According to Namely’s database of over 1,000 companies, the average HR salary across all levels of experience is $94,949. That’s quite promising, but we wanted to dig deeper. In the HR Careers Report 2019, we set out to understand how company size affects compensation, which job titles receive the most competitive salaries, and how HR professionals are valued at each stage of their career. Here’s what the data had to say.
Impact of Company Size
It’s fair to assume that more established companies typically offer more competitive salaries than their smaller counterparts. The BLS shows that the average hourly worker at a company with 500+ employees earns nearly twice the total compensation of an employee at a company with under 50 employees. It seems pretty cut and dry, but when it comes to HR, our data revealed an interesting trend at play:
Data reveals that non-managers hoping to optimize their earnings should look for companies with 1-50 employees or more than 750 employees. Conversely, earnings for non-managers is lowest at companies with 50-750 employees.
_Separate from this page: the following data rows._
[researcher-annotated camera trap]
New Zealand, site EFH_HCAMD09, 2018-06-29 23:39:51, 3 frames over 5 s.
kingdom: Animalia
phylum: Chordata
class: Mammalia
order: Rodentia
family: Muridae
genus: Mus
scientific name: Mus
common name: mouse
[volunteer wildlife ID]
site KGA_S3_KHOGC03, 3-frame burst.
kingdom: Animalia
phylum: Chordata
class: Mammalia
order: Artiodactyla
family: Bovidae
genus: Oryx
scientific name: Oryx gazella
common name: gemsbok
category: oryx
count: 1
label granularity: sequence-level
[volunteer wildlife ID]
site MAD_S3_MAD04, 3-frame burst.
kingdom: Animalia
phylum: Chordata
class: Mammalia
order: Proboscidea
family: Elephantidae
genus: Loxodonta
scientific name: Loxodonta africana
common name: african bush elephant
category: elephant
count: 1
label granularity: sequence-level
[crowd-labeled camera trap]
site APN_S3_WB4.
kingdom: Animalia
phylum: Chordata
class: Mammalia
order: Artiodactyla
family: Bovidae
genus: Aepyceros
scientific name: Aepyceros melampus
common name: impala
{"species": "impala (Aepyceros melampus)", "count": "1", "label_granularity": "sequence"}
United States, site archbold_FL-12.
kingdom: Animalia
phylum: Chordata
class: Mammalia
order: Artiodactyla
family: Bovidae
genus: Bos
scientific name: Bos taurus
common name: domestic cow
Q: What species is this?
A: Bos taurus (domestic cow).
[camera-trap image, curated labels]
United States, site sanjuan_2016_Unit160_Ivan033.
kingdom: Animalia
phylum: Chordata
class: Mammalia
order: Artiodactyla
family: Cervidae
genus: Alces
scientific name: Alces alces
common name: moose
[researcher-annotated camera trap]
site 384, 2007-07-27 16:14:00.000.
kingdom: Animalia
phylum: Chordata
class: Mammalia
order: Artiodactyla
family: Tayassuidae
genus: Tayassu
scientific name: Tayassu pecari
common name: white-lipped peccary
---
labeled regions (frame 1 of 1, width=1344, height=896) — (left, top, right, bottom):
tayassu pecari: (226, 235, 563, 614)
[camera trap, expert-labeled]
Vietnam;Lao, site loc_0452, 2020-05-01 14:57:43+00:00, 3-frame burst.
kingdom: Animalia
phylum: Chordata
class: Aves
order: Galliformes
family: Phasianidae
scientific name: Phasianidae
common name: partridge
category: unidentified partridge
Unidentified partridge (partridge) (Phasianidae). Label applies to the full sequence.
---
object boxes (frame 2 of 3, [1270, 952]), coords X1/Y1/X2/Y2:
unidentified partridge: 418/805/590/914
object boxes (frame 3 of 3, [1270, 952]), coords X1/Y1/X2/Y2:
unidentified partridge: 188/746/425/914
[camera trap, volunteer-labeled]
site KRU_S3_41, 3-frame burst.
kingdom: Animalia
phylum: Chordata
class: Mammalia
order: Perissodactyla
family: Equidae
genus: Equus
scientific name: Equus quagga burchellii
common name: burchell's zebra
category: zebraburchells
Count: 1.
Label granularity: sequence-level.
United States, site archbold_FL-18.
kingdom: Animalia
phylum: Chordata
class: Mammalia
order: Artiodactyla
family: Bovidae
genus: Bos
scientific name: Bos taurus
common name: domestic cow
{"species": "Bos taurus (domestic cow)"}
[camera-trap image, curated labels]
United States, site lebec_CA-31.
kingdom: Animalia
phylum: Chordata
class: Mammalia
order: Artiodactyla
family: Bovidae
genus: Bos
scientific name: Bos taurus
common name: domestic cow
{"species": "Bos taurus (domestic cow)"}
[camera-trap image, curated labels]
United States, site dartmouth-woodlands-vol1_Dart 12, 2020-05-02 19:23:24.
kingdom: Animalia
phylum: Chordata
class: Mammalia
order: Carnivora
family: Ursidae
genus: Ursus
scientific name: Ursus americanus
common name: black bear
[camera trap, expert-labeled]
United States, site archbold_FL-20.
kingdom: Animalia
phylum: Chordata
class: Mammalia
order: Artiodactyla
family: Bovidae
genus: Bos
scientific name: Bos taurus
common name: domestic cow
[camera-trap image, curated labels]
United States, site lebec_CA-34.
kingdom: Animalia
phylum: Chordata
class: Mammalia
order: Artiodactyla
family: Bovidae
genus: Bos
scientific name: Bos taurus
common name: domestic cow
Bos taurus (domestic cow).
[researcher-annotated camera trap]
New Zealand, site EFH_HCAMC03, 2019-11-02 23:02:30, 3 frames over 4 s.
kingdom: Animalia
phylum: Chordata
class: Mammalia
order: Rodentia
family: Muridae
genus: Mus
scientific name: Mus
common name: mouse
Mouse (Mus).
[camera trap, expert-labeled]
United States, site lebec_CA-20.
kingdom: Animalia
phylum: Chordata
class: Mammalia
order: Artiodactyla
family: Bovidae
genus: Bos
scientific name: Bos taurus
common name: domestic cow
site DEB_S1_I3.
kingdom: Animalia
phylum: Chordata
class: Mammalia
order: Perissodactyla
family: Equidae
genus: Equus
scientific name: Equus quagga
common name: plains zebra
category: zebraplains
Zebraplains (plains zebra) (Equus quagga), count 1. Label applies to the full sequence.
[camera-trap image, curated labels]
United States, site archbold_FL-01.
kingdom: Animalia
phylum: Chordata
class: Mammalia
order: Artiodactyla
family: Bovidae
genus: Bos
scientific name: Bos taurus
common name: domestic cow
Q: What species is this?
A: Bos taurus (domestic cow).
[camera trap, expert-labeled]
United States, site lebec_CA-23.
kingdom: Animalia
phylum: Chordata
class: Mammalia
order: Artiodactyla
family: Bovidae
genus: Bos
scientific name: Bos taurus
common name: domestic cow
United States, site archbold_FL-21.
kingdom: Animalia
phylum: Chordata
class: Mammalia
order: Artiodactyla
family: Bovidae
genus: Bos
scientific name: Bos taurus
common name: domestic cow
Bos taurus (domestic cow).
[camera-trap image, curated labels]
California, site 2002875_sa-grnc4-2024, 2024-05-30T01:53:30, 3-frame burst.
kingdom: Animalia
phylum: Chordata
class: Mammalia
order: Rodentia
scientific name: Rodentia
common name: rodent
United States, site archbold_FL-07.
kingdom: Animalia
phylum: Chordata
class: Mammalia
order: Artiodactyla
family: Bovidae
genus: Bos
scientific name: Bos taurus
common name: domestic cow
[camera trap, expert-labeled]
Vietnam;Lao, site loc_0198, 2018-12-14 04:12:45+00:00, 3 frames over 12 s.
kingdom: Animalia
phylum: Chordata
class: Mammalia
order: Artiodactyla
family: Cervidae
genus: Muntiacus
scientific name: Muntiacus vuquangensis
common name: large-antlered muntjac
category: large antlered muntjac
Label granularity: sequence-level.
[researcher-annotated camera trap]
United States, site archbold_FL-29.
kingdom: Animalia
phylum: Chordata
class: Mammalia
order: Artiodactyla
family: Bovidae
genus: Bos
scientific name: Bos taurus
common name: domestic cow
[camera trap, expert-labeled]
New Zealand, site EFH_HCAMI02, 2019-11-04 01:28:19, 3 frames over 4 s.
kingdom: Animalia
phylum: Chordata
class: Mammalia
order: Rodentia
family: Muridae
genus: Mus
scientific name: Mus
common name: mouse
This may be because smaller companies often have small but nimble HR teams, with one or two critical members. As more senior HR representatives join the team, the average non-manager salary likely decreases as a result.
On the other hand, managers earn more as their company grows. At 1-200 person companies, HR manager salaries increase with overall headcount. Managers see a spike in earnings at companies with 300-500 employees, where increasing team size and direct reports can earn them nearly $150,000 per year.
Job Title & Function
Job titles are indicative of career advancement and company status. To gauge trends in compensation, we started by looking at the salary data for the most common job titles in HR.
Unsurprisingly, upward mobility in title or level is rewarded with appropriate compensation. This data confirms that the HR career trajectory is promising for anyone looking for long-term advancement. However, this analysis also revealed another surprising trend. The HR and recruiting functions appear to be valued differently in the modern workplace.
HR coordinators receive a lower average salary than recruiting coordinators. That said, HR coordinators also have more than double the tenure. This trend extends up the totem pole all the way to the manager level. Recruiting is a fast paced and high demand function, so compensation may be commensurate. However, it might also indicate a need to put more value on engagement and tenured HR professionals who strive to build better workplaces.
What This Means for HR
With an average ratio of one HR employees for every 50 employees, a company in the sweet spot may have only one or two people leading their core HR function. With such a small team, it’s possible that job titles deemed “mid-level” actually represent the most senior HR roles within the company. As overall headcount grows, managers and non-managers alike should use these findings to inform potential career moves, either internally or with another company.